The cold wind off Lake Washington Saturday night was no match for the heat coming from Jake Browning.
For a while, anyway.
Furious over a benching for two series in an upset loss at Cal a week earlier, Browning turned his anger into two of the best drives of Washington’s season. But after the adrenaline that powered a 21-0 halftime lead dwindled, the Huskies found themselves hanging on for dear life against relentless Stanford that, for want of an extra point, probably would have prevailed.
However harrowing it was to have a home game come down to a final-play interception in the end zone, the Huskies won, 27-23 (box). They proved they were capable of getting off their lips, but did little to establish that UW (7-3, 5-2), along with most everyone else in Pac-12, is any better than the next guy.
As for Browning, who has started every game in his four years and had never been benched until the Cal game, he had a little something to get off his chest.
“We sat down, and I didn’t shy away from the fact that I was pissed off about it,” he said, speaking to the media for the first time since the incident. “I think anyone in that situation would be pissed off. I was, and I’m not going to lie about that.
“I decided to move on, not let it affect our season. We sat down, hashed it out. I think it’s a little bump in the road. But coach Petersen, he’s my guy. Been through a lot with him. I tried to handle it as maturely as possible, try not to let it turn into some huge drama, or whatever.
“I tried to move on to this game. I figured if we win this game, we’ll feel a lot better. Luckily, we did that.”
Good of him to mention luck. It may have been decisive, at least if you believe kicking into the wind involves a fair amount of randomness.
After Stanford (5-4, 3-3) scored with 3:24 left on 33-yard touchdown pass from QB K.J. Costello to WR Trenton Irwin, PK Collin Riccitelli missed the extra point wide right. It was a shank, but who knows if he was over-compensating for the gusts?
The 27-23 deficit meant the Cardinal, after forcing Washington to punt after a five-play final possession, needed a touchdown to win instead of a tying field goal to force overtime. Costello seemed up for it in the final 2:05, completing four of six passes to reach the Washington 34-yard line with three seconds left.
He had the good fortune of going against a depleted UW secondary. Starters Jordan Miller and Myles Bryant were out with injuries, and S Jojo McIntosh was ejected in the second quarter following a penalty for targeting.
But S Taylor Rapp was still there. Costello launched his Hail Mary, seeking one among the stable of power forwards Stanford had at tight end. Instead, he found Rapp at the goal line, making the Huskies’ third and most vital interception of the game.
The Cardinal comeback was nevertheless remarkable. Stanford didn’t have a first down until 11:35 remained in the first half, then wound up with 22, three more than Washington. They also had 424 of yards total offense, 53 more than the Huskies. Washington’s continuing puny pass rush sacked Costello just once, and at times seemed helpless, giving up all 23 points in the final 25 minutes.
Once the whiplash response to the 12-10 loss in Berkeley subsided, Washington seemed spent. Petersen suggested the week took its toll.

● **Provided data**:
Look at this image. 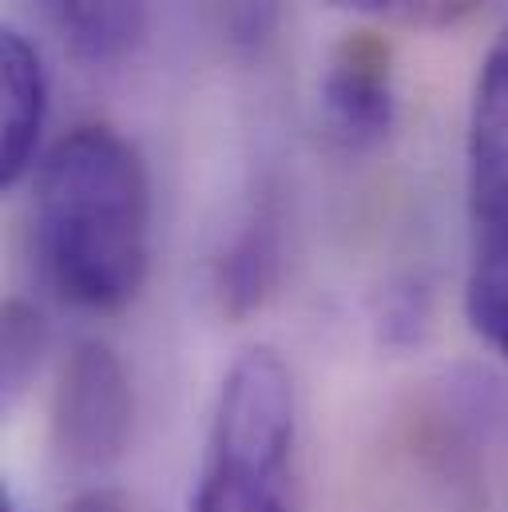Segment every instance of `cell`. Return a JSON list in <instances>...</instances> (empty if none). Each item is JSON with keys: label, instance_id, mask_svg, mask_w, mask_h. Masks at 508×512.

● **Task statement**:
Answer these questions from the report on the Washington–Stanford game:
1. What was the final score?
2. Which Washington safety was ejected in the second quarter?
3. Which player intercepted the last-play pass at the goal line?
Nothing in the listing is needed here.

● **Reply to the exercise**:
1. 27-23
2. Jojo McIntosh
3. Taylor Rapp